[EXERCISE TASK A]: According to the essay on Forth's absence from computer science, who explains that Forth carries the image of a hacker's language?
[EXERCISE TASK B]: Continue the essay about why computer science ignores the Forth language from the point where it stops.

[GIVEN PASSAGE]:
The Invisible Language
Wolf Wejgaard
[Presented at the EuroFORTH conference 1996]
Computer science seems to have a problem with the programming language Forth. Forth is
not visible in the journals of the computer societies. Recent books about programming
languages do not mention Forth at all. Dictionaries of computing describe Forth poorly. I
believe that we can gain new insight into Forth (and CS), if we understand the reasons for
this peculiar situation.
For many years I have been looking for an answer to the question "What is Forth?". I know how a Forth system looks and how it behaves. Or, I can find this information in the ANSI Forth standard document [1]. But the standard does not tell me, how Forth fits into the world of computer science. What are the properties of Forth that make this programming method so very special?
Computer science does not answer my question, either. I have been scanning the journals of the computer societies for many years, and have not found any information about Forth. I have looked up four new books about Programming Languages, and none of them mentions Forth. A fifth book does contain the word Forth at least in a reference to another book. The sad fact is: The science of programming ignores the programming language Forth.
To be sure, this is a sad situation for computer science. It must be difficult to
overlook a programming method, which solves very practical problems in the real world. And
which is the basis for two national (and de facto international) standards [1,2]. I assume
that every respectable computer scientist does know about Forth, but for some interesting reason chooses to ignore it. Peter Knaggs [3]
offers the explanation that Forth carries the image of a hacker's language. This is
probably true, but it does not explain why Forth is ignored. If a hacker's language is
really productive and contributes to international standards, I would expect this fact to
raise the curiosity of a true computer scientist.

[Collected data entries]:
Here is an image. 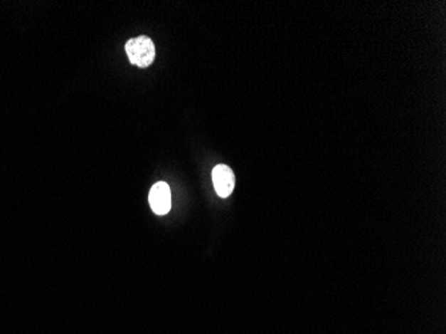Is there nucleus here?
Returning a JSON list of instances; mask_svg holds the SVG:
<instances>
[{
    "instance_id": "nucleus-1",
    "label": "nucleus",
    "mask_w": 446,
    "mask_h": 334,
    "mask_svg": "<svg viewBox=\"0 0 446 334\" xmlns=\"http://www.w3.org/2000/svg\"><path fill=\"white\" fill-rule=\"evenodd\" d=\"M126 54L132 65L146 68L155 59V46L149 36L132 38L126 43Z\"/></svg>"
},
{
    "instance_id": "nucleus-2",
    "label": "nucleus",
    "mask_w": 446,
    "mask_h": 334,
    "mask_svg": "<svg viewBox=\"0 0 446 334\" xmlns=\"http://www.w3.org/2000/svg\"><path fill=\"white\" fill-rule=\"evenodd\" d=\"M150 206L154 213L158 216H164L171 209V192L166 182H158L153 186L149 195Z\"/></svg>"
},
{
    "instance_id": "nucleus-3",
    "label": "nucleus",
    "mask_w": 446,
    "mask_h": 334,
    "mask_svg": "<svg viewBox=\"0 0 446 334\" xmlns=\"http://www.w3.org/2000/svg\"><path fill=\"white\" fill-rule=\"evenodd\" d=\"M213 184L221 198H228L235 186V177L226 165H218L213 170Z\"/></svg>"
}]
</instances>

==

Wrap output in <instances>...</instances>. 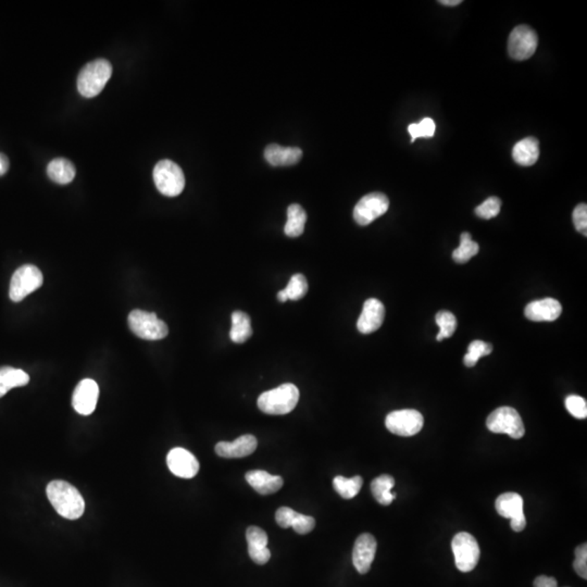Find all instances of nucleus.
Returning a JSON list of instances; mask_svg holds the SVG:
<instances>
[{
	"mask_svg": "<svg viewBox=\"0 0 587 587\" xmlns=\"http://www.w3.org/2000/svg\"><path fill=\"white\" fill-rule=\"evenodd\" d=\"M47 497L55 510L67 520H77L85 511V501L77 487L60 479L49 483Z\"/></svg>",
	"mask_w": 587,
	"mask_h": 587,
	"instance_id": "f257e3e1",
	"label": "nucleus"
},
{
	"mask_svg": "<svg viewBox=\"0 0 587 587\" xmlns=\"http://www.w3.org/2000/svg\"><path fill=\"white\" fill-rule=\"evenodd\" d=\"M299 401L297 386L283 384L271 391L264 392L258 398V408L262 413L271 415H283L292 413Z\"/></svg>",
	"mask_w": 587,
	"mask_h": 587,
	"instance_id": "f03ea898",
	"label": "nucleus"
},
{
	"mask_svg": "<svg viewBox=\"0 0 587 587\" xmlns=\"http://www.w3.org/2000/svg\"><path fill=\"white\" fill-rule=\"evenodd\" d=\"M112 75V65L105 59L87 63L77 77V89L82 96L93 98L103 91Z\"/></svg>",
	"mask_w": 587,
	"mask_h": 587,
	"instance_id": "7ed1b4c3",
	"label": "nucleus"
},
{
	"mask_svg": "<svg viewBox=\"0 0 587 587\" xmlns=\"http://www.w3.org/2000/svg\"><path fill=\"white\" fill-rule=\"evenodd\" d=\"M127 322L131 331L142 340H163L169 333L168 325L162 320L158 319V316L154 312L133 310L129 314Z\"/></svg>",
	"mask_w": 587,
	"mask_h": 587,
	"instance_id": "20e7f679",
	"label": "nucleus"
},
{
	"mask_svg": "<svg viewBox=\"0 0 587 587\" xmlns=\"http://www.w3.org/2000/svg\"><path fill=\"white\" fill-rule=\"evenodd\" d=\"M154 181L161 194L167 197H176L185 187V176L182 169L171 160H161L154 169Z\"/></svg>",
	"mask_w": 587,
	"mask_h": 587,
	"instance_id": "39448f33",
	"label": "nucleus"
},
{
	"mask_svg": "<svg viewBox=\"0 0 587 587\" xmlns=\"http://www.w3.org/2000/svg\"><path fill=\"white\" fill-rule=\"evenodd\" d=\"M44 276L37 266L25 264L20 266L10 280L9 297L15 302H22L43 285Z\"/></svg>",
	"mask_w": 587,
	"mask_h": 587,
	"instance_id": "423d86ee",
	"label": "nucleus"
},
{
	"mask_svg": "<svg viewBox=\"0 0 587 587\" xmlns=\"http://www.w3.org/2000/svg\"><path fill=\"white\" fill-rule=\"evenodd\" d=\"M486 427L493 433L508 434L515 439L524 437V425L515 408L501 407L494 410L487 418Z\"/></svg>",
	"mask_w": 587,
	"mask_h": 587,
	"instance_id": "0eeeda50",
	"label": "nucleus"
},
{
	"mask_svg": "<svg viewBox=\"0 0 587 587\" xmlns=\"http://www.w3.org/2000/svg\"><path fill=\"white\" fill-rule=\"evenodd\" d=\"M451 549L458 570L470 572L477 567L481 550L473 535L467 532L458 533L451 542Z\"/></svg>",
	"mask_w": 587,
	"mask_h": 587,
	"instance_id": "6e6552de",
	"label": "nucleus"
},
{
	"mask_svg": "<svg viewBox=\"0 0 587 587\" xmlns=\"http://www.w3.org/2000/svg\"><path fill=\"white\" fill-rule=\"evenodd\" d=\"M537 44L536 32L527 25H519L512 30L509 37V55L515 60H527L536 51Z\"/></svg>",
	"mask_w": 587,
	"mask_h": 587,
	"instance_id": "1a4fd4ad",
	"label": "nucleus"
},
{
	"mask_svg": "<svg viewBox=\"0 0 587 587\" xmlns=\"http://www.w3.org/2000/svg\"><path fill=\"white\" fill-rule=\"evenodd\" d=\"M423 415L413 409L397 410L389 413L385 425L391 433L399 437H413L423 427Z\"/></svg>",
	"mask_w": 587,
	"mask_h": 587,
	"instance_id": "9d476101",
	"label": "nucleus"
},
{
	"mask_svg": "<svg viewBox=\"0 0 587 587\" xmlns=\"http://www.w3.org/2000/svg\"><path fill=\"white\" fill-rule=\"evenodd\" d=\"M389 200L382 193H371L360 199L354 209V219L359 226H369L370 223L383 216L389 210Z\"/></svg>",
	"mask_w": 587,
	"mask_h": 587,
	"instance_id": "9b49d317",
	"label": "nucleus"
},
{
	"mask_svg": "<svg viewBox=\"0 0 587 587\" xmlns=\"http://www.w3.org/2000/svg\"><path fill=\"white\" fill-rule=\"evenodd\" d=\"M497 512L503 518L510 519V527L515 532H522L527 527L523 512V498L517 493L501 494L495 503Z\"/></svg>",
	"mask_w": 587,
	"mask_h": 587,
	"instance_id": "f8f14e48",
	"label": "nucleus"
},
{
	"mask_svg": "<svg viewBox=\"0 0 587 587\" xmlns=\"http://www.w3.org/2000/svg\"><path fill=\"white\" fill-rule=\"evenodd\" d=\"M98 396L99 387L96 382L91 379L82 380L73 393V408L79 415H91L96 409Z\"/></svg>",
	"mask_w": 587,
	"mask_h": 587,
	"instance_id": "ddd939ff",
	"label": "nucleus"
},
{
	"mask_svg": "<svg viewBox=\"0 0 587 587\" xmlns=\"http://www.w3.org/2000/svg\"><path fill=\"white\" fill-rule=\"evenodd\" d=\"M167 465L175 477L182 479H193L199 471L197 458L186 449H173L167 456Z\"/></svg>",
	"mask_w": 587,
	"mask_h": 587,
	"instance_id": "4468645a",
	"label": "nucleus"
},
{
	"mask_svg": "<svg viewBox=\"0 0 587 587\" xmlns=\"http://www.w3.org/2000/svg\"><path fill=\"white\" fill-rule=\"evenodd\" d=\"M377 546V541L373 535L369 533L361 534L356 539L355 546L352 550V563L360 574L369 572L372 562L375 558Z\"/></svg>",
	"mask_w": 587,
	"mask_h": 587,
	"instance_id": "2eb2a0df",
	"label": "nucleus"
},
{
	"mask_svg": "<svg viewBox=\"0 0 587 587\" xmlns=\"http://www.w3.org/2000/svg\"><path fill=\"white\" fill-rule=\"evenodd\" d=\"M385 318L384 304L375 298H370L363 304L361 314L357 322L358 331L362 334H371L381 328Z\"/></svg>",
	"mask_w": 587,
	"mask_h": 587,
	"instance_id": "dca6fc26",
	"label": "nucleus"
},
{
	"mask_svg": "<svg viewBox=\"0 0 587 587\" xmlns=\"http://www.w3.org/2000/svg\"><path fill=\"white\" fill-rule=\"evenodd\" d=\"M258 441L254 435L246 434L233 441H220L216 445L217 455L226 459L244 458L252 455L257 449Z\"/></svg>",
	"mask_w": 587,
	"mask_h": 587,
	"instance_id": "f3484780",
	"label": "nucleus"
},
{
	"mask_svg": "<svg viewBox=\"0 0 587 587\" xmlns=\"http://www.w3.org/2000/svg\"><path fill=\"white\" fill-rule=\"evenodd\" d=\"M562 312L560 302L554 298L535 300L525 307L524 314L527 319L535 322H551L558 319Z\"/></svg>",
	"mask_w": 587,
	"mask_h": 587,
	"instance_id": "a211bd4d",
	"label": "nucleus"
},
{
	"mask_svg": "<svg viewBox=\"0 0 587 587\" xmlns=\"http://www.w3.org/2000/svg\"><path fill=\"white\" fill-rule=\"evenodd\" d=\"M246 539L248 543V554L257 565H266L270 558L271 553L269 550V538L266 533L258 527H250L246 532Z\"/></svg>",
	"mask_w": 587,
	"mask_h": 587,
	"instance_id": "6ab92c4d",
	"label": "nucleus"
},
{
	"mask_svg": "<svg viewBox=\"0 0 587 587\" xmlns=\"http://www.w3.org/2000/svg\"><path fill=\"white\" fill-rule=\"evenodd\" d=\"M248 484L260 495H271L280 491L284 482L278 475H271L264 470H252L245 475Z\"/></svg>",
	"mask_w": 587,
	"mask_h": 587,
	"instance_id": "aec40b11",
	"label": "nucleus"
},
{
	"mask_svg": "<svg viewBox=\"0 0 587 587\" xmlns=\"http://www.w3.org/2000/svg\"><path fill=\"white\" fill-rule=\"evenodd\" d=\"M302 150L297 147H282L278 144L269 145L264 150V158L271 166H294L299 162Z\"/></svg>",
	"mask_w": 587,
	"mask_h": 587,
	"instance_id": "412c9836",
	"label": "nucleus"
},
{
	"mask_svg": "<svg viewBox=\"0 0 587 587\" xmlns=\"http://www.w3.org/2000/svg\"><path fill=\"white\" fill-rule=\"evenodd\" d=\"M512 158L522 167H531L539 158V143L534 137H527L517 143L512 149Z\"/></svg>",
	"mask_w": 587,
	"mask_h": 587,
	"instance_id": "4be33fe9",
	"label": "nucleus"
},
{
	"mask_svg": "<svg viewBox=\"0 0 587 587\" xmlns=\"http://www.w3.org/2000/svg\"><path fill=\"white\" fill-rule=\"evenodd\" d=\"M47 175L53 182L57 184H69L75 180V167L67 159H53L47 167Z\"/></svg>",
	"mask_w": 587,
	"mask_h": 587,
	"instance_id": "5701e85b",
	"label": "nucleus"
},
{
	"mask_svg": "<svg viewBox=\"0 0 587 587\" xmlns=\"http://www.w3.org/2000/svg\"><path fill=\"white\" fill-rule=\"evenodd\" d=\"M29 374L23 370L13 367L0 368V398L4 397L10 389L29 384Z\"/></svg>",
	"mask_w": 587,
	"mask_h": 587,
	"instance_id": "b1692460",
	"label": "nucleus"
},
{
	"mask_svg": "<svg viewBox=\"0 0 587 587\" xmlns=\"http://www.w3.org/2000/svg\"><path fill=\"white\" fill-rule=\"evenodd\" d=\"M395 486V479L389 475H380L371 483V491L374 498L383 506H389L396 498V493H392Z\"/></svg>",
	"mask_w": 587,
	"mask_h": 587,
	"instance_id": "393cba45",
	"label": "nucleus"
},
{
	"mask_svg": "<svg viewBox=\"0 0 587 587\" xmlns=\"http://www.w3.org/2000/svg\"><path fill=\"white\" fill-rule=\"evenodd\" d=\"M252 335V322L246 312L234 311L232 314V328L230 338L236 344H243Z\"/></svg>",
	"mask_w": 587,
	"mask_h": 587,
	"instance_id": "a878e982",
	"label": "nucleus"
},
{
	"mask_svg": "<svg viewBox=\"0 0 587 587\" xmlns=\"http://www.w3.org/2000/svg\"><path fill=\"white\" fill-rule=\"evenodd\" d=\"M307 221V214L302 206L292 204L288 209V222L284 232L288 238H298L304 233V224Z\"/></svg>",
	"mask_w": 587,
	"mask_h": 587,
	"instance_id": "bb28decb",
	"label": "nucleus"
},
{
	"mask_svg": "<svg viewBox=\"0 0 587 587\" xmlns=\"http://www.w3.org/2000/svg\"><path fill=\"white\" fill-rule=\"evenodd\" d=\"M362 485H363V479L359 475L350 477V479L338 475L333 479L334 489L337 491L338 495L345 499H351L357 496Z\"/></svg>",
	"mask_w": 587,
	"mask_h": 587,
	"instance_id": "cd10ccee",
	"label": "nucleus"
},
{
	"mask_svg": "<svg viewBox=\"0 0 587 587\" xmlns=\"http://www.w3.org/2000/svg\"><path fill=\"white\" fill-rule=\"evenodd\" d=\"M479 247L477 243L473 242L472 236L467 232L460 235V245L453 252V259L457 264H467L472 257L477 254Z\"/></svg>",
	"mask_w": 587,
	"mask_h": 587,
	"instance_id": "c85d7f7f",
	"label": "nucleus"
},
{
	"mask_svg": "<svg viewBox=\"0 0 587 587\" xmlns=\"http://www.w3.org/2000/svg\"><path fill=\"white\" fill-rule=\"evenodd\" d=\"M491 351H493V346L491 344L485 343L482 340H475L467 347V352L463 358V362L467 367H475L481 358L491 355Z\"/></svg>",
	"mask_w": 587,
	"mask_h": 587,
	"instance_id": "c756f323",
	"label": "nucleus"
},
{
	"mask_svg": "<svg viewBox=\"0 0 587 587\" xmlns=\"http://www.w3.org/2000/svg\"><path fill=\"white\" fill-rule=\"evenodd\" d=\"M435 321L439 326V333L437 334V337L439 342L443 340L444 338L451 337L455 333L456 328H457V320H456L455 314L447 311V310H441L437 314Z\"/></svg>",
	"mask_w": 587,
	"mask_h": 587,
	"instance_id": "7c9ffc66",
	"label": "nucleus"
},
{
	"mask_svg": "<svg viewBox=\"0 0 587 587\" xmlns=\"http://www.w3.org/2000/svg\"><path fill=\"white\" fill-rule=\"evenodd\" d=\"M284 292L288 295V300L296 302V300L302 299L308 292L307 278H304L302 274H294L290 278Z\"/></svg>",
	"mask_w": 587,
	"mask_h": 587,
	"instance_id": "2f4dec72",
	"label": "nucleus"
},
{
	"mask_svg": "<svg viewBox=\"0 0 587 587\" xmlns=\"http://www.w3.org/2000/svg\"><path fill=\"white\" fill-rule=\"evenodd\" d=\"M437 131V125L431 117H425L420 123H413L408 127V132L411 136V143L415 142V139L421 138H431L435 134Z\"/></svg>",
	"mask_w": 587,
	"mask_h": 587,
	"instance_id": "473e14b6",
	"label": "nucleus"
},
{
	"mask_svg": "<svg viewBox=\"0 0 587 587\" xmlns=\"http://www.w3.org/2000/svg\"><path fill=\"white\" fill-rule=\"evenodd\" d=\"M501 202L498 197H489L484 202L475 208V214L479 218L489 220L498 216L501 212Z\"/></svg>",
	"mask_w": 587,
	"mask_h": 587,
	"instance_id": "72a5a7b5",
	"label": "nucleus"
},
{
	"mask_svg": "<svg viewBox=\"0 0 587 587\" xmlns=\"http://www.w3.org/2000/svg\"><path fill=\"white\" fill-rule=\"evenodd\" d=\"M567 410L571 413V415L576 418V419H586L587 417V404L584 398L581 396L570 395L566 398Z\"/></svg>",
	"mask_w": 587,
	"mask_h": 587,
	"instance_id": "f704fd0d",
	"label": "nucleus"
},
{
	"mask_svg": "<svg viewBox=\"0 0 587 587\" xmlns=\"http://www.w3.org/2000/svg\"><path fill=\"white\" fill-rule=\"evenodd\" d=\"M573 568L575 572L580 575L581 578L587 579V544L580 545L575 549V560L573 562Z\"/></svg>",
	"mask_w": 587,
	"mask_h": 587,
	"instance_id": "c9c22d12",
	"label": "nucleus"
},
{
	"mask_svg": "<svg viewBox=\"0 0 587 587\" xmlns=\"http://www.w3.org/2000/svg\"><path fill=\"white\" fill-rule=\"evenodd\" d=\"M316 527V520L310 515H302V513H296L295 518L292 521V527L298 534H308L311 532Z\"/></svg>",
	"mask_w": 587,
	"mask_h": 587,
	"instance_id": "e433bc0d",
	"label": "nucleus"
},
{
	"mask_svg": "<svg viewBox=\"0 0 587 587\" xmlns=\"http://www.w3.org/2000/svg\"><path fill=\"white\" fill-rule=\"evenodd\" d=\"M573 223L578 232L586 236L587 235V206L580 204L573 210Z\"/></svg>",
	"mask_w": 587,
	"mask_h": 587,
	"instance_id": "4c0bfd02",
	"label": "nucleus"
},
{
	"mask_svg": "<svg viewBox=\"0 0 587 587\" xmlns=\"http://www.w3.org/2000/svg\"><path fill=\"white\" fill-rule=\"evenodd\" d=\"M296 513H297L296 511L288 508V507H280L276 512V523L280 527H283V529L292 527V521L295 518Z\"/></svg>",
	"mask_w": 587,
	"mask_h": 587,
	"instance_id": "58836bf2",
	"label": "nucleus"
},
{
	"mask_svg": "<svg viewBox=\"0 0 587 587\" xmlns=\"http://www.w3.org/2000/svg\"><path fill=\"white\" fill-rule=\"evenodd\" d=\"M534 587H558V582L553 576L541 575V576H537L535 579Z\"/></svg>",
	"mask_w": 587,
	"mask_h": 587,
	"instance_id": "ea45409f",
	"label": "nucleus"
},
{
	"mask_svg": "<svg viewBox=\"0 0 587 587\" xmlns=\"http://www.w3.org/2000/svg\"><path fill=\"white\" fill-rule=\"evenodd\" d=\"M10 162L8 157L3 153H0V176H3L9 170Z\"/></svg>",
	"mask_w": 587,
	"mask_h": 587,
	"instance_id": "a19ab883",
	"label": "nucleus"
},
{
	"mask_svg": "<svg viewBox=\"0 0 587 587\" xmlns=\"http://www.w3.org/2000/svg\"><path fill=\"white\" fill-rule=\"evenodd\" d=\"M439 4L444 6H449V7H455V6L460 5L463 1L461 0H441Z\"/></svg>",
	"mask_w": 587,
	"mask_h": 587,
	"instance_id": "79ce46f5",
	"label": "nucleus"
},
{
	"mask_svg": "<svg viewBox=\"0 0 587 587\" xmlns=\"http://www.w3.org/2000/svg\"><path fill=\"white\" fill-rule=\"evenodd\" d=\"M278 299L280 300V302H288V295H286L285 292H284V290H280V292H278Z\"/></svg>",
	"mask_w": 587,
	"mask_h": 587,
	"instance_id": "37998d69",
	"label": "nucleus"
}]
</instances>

[RESULT A]: Peter Knaggs.

[RESULT B]:
Forth differs from conventional programming methods in several respects, which makes it truly difficult to understand Forth from a conventional point of view. One of the most obvious differences is the method of generating target code, i.e. compilation. I have tried to understand the essence of this difference [4], and offer my findings here for discussion.
A conventional compiler transforms source code into target code in two general stages, analysis and synthesis. The analysis of the source code generates an intermediate code, which is used to synthesize (generate) the executable target code.
The analysis stage comprises three logical phases: Lexical analysis scans the source text and creates a symbol table. The keywords of the programming language are recognized, because the compiler contains a knowledge of the programming language (its grammar). This knowledge is also used in the following phases.
Syntax analysis checks the correctness of the program's syntax and transforms the program into a new representation, the syntax tree. Semantic analysis finally checks the correct use of data types, and eventually adds type conversion operators to the syntax tree.
The output of the analysis is the intermediate code representation of the program. There exist several methods of representation, one of them is reverse polish notation.
The synthesis stage transforms the intermediate code into (optimized)
executable code for
the target processor.
How does Forth fit into this picture? Let us look at the Forth method of generating target code. The interpreter parses the source text, picks up a word and looks it up in the dictionary. The interpreter then executes or compiles the word, and creates the code.
The dictionary obviously relates to the symbol table, but what are the phases of lexical, syntactical and semantical analysis? Simple and surprising answer: These phases are performed by the words themselves. Moreover, the words also perform the synthesis and compile their own code.
In principle every word does its own compiling action. In conventional Forth systems this may not be obvious. The interpreter performs the action for the normal colon and code words, and only asks the compiling words (i.e. the immediate and defining words) to act for themselves. However, in at least one modern Forth system [5] every word is in effect an object that responds to the messages 'interpret' and 'compile'. Thus the interpreter parses the text, looks up the word in the dictionary and invokes the interpreting or the compiling action of the word, depending on the value of the variable STATE.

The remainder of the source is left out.